I have fully examined the whole subject in Chapters on Language, pp. 227-238. These sallies of playful fancy tended no less than the flashes of military prowess to prepare the nation for better times by keeping up their buoyant mood. “The nation felt unsubdued in mind and body, while its sons could flow out in such health and vivacity;” and thus Samson began to deliver them, though his actual deeds were casual—“a sort of teasing, reiterated mark of mortifying humiliation” (Ewald).

And it came to pass, when he had made an end of speaking, that he cast away the jawbone out of his hand, and called that place Ramathlehi.
(17) Ramath-lehi.—The marginal rendering, the lifting up of the jawbone” is found in the LXX. and Vulg., and derives Ramath from the verb rûm,” to be high.” The more natural explanation is, “the hill of Lehi.” The other marginal rendering, “the casting away of the jawbone,” derives Ramath from the verb ramah, “he cast.” This would require the form Remath.

And he was sore athirst, and called on the LORD, and said, Thou hast given this great deliverance into the hand of thy servant: and now shall I die for thirst, and fall into the hand of the uncircumcised?
(18) He was sore athirst.—It was in the heat of harvest time, and he had pursued the Philistines till he was exhausted.

Into the hand.—Rather, by the hand.

But God clave an hollow place that was in the jaw, and there came water thereout; and when he had drunk, his spirit came again, and he revived: wherefore he called the name thereof Enhakkore, which is in Lehi unto this day.
(19) Clave an hollow place that was in the jaw.—Rather, the (fountain called the) “socket,” which is in Lehi. The notion that God made a miraculous fountain in one of the tooth-sockets of the jawbone of the ass is one of the childish misinterpretations with which Scripture exegesis is constantly defaced. Lehi is here the name of the place, and if the fountain is said to have sprung up in Hammaktesh, “the tooth-socket” (Vulg., molarem), that is only due to the play on words which characterises the narrative. When the cliff had got the name of “Jawbone,” the spring would naturally be called a tooth-socket.” The word maktesh properly means “a mortar” (Greek, holmiskos; Lat., mortariolum) (Proverbs 27:22), and this name was transferred to the sockets of teeth. We find another place with the same name in Zephaniah 1:11. Milton understood the passage rightly:—

“God, who caused a fountain at thy prayer

From the dry ground to spring thy thirst to allay.”

For similar instances in the Bible, see Genesis 21:19 (Hagar); Exodus 17:6 (the smitten rock); Isaiah 41:17-18 (“When the poor and needy seek water, and there is none, and their tongue faileth for thirst, I the Lord will hear them. I will open rivers in high places, and fountains in the midst of the valleys . . . I will make the wilderness a pool of water, and the dry land springs of water”). Josephus says that God caused to spring up for Samson “a plentiful fountain of sweet water at a certain rock.”

He called the name thereof.—Rather, the name thereof was called.
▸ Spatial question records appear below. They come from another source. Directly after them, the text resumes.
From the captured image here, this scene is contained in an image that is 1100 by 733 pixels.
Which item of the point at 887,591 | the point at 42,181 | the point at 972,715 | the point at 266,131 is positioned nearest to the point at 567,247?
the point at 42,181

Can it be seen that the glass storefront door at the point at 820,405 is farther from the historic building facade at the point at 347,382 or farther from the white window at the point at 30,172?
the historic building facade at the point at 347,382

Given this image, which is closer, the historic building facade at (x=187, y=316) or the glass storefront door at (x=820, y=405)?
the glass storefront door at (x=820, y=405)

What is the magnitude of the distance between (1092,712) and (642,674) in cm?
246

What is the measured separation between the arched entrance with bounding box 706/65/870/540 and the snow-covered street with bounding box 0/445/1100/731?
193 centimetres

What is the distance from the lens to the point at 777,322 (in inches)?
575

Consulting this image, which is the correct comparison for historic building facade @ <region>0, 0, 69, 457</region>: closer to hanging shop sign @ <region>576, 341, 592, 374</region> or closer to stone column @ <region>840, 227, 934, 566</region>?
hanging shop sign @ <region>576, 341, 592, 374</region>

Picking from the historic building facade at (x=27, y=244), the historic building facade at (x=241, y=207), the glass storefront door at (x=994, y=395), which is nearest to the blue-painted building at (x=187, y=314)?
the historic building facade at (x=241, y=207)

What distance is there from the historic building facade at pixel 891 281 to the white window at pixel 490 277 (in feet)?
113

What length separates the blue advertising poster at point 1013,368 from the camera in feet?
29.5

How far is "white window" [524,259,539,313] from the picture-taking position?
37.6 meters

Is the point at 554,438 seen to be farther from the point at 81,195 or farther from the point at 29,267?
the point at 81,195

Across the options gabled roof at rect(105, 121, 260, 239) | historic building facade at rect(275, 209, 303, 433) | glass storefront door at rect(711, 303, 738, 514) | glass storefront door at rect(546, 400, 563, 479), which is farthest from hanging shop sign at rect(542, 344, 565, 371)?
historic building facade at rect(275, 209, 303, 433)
En-hakkore.The Spring of the Crier. These names have vanished, but perhaps traces of them may still be discovered “in the abundant springs and numerous eminences of the district round Urtas,” the place from which Solomon’s pleasure-gardens and the Temple and Bethlehem were supplied with water.

And he judged Israel in the days of the Philistines twenty years.
(20) And he judged Israel.—Probably, as Jephthah had done, with the sort of vague prerogatives of a military hero. Why the verse is found here, as though to close the narrative (comp. Judges 12:7, &c.), and is again repeated in Judges 16:31, we cannot say. The next chapter belongs mainly to Samson’s fall and humiliation. These twenty years probably fell within the contemporary judgeship of Eli.